## BEGIN Data section

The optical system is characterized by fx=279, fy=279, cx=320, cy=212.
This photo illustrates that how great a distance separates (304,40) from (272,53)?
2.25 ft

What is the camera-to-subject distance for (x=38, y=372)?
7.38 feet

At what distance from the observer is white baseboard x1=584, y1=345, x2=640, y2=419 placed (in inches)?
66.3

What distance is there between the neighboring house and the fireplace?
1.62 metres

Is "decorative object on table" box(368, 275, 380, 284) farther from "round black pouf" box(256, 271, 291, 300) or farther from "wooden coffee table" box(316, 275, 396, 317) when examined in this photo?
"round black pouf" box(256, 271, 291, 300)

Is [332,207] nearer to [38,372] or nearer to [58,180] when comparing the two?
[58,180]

## END Data section

Written task
Quote the records above word for word, beginning at the line containing "What is the" and continuing through the end of the records.

Expected answer
What is the camera-to-subject distance for (x=38, y=372)?
7.38 feet

At what distance from the observer is white baseboard x1=584, y1=345, x2=640, y2=419 placed (in inches)?
66.3

What distance is there between the neighboring house and the fireplace?
1.62 metres

Is "decorative object on table" box(368, 275, 380, 284) farther from "round black pouf" box(256, 271, 291, 300) or farther from "wooden coffee table" box(316, 275, 396, 317) when examined in this photo?
"round black pouf" box(256, 271, 291, 300)

Is [332,207] nearer to [38,372] or nearer to [58,180] when comparing the two?
[58,180]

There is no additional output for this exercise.